Reputation: 2020
I'm running R on Fedora 31 on a Dell XPS laptop with 8Gb RAM. I'm attempting to plot this GeoTIFF using ggplot2, so that I can overlay other data using code I've already written with ggplot2. I've been roughly following this lesson on working with raster data in R. After converting the TIFF into a RasterLayer into a data frame, the R program fails when loading the data frame with ggplot2, simply outputting "Killed" and exiting.
Here is a minimal code sample that produces this error:
library(tidyverse)
library(raster)
library(rgdal)
afg_pop <- raster("afg_ppp_2020.tif")
pop_df <- as.data.frame(afg_pop, xy = TRUE)
ggplot() +
# This is the line that results with the error: "Killed"
geom_raster(data = pop_df , aes(x = x, y = y, fill = afg_ppp_2020))
Running dmesg
reveals that R ran out of memory:
[20563.603882] Out of memory: Killed process 42316 (R) total-vm:11845908kB, anon-rss:6878420kB, file-rss:4kB, shmem-rss:0kB, UID:1000 pgtables:19984kB oom_score_adj:0
It's hard for me to believe that even with a data file this large R is running out of the memory required to handle it.

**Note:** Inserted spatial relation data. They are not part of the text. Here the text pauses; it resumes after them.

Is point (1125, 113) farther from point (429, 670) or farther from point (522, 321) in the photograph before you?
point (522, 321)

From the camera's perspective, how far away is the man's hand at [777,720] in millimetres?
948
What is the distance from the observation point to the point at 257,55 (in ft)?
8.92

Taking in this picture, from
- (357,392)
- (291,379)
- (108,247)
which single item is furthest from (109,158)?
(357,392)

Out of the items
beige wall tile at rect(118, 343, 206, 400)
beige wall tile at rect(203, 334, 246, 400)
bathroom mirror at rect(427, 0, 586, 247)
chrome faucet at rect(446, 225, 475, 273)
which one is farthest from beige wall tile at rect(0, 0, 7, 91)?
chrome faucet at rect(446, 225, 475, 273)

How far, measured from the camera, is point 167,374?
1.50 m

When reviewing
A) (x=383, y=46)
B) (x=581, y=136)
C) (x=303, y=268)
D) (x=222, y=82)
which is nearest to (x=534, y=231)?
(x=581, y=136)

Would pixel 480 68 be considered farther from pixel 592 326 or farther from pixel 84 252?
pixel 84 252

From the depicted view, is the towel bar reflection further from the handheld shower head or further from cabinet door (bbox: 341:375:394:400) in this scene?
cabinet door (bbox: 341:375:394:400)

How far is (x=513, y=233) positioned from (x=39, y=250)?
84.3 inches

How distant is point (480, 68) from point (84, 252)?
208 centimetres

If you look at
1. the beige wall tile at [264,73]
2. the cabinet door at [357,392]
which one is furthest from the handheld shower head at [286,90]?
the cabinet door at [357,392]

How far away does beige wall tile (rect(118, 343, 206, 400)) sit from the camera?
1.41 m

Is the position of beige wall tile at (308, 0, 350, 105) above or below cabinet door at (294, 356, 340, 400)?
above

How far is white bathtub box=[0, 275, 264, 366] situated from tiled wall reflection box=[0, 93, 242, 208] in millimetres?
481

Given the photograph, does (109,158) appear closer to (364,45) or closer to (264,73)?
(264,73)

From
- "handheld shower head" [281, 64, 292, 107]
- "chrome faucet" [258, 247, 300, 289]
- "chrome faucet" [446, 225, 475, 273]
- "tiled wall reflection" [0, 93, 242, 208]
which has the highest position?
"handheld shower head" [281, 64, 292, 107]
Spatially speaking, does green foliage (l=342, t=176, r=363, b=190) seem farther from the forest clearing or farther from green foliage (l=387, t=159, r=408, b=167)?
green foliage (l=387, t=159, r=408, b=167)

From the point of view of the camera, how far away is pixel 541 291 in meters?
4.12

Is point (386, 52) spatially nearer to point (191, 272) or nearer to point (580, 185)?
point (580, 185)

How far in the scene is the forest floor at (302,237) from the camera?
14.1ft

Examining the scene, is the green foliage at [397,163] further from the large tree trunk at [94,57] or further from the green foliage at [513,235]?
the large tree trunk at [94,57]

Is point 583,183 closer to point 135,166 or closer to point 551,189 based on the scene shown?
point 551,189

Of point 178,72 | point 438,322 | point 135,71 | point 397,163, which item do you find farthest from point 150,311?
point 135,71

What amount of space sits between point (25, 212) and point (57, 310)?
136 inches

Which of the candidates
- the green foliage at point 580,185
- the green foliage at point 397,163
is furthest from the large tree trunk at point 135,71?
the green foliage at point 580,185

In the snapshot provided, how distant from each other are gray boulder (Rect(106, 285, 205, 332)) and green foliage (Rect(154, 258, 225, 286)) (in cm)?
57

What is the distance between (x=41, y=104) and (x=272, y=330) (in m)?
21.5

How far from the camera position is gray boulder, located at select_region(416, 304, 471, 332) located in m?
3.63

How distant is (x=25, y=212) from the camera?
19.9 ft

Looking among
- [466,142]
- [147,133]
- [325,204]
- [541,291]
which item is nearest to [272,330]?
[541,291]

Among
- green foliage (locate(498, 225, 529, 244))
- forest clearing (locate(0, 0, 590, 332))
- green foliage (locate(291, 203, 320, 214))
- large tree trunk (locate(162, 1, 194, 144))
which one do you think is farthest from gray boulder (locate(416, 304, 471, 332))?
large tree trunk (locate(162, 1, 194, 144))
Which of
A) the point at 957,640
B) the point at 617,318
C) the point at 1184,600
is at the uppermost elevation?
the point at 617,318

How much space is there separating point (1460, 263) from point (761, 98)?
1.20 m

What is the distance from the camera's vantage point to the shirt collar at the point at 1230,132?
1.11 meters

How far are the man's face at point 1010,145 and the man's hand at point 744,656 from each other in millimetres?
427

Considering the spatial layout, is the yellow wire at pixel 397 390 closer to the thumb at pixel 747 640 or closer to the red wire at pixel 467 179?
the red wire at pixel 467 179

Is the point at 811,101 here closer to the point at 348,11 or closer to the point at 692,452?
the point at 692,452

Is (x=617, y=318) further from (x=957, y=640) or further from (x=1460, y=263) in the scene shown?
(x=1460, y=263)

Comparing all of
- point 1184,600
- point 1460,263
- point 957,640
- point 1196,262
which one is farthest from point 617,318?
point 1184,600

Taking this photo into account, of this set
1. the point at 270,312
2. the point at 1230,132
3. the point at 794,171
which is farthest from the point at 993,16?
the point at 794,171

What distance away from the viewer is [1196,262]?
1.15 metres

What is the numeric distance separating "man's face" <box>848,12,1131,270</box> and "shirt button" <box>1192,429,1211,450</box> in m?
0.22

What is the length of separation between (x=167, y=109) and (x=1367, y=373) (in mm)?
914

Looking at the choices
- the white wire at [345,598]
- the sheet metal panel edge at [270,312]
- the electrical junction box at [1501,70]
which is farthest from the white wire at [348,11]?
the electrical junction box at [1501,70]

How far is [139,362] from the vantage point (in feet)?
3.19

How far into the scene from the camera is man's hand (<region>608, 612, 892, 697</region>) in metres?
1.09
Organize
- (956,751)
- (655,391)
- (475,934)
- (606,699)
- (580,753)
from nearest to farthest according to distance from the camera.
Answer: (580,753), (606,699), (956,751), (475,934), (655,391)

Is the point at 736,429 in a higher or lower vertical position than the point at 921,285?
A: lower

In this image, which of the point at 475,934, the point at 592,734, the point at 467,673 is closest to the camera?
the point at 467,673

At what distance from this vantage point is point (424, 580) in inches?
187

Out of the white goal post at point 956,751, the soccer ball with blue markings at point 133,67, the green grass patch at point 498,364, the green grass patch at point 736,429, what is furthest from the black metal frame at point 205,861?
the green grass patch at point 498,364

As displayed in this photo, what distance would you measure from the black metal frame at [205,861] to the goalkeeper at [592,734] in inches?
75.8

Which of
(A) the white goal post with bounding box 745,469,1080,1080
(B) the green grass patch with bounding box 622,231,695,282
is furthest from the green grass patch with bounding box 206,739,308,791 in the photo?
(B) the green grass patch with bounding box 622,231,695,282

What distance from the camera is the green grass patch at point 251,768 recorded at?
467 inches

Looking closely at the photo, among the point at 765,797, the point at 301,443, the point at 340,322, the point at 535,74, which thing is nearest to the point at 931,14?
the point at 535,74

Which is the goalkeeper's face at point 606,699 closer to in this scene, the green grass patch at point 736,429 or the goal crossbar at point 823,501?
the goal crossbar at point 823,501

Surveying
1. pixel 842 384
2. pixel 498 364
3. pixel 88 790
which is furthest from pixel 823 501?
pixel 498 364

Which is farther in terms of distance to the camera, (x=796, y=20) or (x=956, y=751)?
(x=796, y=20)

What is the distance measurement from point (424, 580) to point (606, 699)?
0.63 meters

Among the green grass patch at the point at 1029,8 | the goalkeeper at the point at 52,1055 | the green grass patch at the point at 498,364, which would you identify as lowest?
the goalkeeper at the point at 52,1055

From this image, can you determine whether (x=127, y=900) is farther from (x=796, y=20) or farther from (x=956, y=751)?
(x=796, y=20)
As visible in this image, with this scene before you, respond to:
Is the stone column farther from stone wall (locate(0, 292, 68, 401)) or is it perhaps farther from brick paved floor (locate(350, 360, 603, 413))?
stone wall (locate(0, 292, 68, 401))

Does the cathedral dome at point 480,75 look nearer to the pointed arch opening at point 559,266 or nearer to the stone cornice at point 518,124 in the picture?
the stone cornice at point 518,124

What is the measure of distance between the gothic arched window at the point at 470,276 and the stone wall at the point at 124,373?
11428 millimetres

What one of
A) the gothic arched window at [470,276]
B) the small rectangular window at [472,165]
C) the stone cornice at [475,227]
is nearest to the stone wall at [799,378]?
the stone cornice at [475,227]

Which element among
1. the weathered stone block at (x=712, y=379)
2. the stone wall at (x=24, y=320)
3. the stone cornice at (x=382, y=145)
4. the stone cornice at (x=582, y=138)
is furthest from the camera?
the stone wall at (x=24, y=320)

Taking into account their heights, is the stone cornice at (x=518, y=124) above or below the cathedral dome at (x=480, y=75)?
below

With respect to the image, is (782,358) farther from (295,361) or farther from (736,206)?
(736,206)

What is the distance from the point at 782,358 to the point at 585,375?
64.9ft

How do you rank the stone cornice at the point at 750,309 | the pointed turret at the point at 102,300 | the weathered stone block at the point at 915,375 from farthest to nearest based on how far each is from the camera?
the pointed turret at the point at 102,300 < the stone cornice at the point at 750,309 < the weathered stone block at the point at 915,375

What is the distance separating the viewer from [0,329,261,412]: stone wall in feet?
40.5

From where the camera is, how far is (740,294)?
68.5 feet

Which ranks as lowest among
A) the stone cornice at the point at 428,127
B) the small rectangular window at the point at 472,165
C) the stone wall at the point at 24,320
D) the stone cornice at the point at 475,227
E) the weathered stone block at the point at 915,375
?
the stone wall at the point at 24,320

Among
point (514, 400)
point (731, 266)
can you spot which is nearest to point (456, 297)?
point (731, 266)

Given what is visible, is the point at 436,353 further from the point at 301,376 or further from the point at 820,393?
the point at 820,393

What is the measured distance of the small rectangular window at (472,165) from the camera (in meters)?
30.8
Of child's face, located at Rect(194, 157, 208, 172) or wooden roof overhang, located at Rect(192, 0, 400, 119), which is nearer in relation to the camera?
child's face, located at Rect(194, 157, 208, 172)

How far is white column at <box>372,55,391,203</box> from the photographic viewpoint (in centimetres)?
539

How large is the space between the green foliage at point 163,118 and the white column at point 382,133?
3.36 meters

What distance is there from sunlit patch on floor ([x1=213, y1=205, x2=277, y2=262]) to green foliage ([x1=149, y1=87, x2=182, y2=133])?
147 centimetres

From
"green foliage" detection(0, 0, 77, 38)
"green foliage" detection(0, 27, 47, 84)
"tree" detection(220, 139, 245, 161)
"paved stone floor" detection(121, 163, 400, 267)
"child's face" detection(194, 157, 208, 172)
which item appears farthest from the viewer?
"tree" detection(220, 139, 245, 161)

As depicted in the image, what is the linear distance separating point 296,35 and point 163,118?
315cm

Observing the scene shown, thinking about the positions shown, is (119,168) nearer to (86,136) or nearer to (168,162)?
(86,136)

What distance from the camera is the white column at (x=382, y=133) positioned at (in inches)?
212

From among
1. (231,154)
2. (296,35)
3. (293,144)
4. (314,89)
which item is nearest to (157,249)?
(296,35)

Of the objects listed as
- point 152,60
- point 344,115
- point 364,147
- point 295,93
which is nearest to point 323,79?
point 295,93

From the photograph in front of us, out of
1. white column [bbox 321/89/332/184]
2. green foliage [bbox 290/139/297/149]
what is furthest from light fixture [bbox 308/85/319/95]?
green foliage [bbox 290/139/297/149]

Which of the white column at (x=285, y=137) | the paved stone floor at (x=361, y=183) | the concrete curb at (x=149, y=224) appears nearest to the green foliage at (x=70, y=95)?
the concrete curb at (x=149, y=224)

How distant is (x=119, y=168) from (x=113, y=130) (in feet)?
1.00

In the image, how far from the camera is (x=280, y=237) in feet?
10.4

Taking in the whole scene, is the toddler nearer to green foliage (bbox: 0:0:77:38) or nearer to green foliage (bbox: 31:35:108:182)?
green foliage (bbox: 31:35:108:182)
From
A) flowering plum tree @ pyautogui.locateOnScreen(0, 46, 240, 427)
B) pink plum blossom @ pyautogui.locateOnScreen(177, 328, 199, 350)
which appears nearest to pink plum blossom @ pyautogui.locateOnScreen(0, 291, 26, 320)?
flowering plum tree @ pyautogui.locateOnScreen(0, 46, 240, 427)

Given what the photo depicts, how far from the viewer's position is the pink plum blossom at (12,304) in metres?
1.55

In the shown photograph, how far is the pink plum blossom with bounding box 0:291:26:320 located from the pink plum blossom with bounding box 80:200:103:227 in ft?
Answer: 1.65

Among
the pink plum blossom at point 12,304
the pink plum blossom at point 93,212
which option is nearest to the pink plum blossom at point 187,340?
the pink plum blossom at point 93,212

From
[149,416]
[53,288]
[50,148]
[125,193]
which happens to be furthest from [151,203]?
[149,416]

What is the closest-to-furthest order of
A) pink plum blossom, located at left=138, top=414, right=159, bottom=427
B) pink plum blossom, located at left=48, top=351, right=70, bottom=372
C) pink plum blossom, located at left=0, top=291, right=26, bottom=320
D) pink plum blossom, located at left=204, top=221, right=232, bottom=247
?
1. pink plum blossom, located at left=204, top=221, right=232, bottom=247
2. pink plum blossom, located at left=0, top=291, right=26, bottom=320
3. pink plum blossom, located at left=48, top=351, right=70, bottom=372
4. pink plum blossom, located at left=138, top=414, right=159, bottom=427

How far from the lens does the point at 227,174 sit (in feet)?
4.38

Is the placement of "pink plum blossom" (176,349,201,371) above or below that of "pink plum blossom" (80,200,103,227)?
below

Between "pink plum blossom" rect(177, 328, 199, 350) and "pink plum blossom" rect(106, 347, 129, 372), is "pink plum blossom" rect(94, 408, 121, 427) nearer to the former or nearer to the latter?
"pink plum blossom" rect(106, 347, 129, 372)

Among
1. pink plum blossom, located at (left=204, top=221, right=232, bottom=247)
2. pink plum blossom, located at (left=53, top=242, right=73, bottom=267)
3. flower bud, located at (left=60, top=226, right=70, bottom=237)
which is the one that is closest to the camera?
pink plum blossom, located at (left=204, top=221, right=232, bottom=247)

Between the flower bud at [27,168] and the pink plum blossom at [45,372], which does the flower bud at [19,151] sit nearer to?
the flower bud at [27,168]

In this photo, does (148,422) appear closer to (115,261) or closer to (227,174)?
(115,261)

Why does R need so much memory to perform this task, and more importantly what other method can I use to plot this data, preferably using ggplot2?
I'm relatively new to R, so please forgive me if I'm ignoring something obvious here. Any help would be appreciated!
Upvotes: 1
Views: 1354
Reputation: 47051
I cannot speak to the memory requirements of ggplot
but the spatial resolution of the data is very high (~ 90m). There is no point in asking ggplot to draw 10955 (rows) * 17267 (columns) = 189,159,985 pixels as you won't be able to see them (unless, perhaps you are printing a billboard). So a simple workaround is to take a regular sample, or to aggregate
f <- "ftp://ftp.worldpop.org.uk/GIS/Population/Global_2000_2020/2020/AFG/afg_ppp_2020.tif"
if (!file.exists(basename(f))) download.file(f, basename(f), mode="wb")
library(raster)
afg_pop <- raster("afg_ppp_2020.tif")
pop_df <- data.frame(sampleRegular(afg_pop, 10000, xy=TRUE))
library(ggplot2)
ggplot() + geom_raster(data = pop_df , aes(x = x, y = y, fill = afg_ppp_2020))
A better alternative that takes a little longer
afg_pop2 <- aggregate(afg_pop, 10) # this takes some time
pop_df2 <- as.data.frame(afg_pop2, xy=TRUE)
ggplot() + geom_raster(data = pop_df2 , aes(x = x, y = y, fill = afg_ppp_2020))
The maps are not very nice; there are better options in other R packages for making maps.